Global sensitivity analysis of PROSAIL model parameters when simulating Moso bamboo forest canopy reflectance

PROSAIL is a combination of the leaf optical properties spectra (PROSPECT) model and the scattering by arbitrarily inclined leaves (SAIL) canopy bidirectional reflectance model. When modelling forest canopy reflectance using the PROSAIL radiative transfer model, the sensitivities of parameters can affect the modelling accuracy. Traditionally, sensitivities have been assessed using local sensitivity analysis (LSA); however, drawbacks to this approach include a lack of consideration for coupled effects between different parameters. In this study, parameter sensitivities in the PROSAIL model were calculated using two global sensitivity analysis (GSA) methods (the Extended Fourier Amplitude Sensitivity Test (EFAST) method and the Morris method), field measurements, and Landsat 5 Thematic Mapper (TM) data for a Moso bamboo forest. The results of GSA were compared with those of LSA in order to identify the key parameters impacting the Moso bamboo forest canopy reflectance, and to provide a reference for model optimization and vegetation canopy inversion improvement.

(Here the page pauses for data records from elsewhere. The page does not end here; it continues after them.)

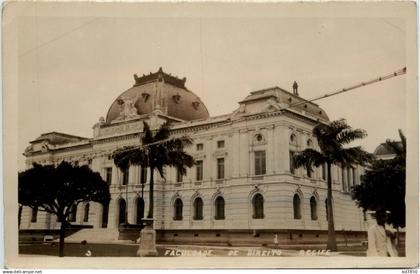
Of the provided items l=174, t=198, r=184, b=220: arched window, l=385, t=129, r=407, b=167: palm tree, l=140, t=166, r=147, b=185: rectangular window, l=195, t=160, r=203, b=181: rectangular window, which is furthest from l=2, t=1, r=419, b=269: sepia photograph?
l=174, t=198, r=184, b=220: arched window

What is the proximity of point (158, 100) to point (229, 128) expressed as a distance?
269cm

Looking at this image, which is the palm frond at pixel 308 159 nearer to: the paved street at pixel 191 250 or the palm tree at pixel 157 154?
the paved street at pixel 191 250

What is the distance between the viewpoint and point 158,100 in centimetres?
2102

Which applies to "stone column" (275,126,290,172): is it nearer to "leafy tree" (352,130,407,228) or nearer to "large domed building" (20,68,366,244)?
"large domed building" (20,68,366,244)

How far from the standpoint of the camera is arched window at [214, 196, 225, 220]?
65.6 ft

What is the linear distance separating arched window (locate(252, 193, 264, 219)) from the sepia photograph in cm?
4

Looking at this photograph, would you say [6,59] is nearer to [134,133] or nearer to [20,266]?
[134,133]

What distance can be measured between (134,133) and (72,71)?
9.71 feet

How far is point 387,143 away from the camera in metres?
18.6

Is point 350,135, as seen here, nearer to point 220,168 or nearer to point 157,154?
point 220,168

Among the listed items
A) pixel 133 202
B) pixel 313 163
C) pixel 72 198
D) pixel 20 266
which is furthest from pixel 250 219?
pixel 20 266

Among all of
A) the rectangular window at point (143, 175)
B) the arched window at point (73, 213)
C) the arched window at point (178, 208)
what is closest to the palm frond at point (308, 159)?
the arched window at point (178, 208)

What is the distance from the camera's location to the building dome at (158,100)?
19516mm

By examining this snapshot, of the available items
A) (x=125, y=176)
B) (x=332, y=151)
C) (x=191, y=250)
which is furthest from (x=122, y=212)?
(x=332, y=151)
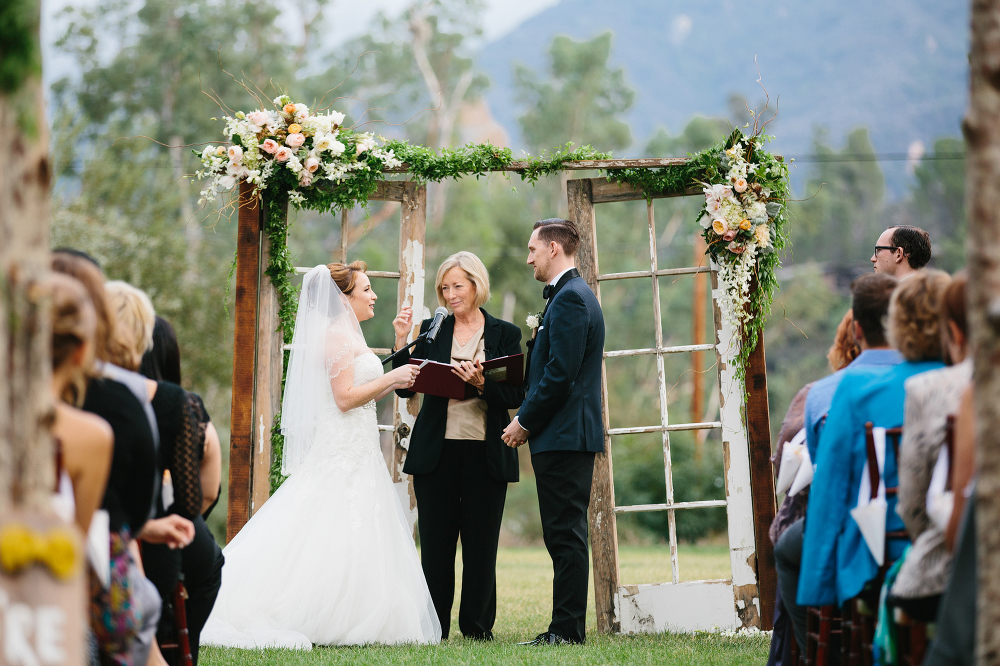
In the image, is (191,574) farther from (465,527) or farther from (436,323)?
(436,323)

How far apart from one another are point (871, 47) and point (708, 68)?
732 inches

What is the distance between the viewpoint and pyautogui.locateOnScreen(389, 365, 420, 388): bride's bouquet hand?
4.74 m

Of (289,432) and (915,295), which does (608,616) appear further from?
(915,295)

The results showed that: (1) the sensitivities of six major input parameters of the PROSAIL model were generally consistent with the sorting orders of the two GSA methods, but were not in accordance with those from the LSA method, especially in the mid-infrared band; (2) coupled effects among parameters acting on reflectance simulation in visible light bands were greater than those in infrared bands; (3) the simulated canopy reflectance was evaluated using Landsat 5 TM data, and the results simulated based on LSA analysis showed higher error than those based on GSA analysis, because the LSA method ignored the influence of some parameters on canopy reflectance, e.g. leaf mesophyll structure (N), average leaf angle (ALA), leaf water content (Cw), and leaf dry matter content (Cm). However, GSA was able to fully consider the coupled effects among parameters, and thus identified the sensitive parameters impacting on reflectance more accurately.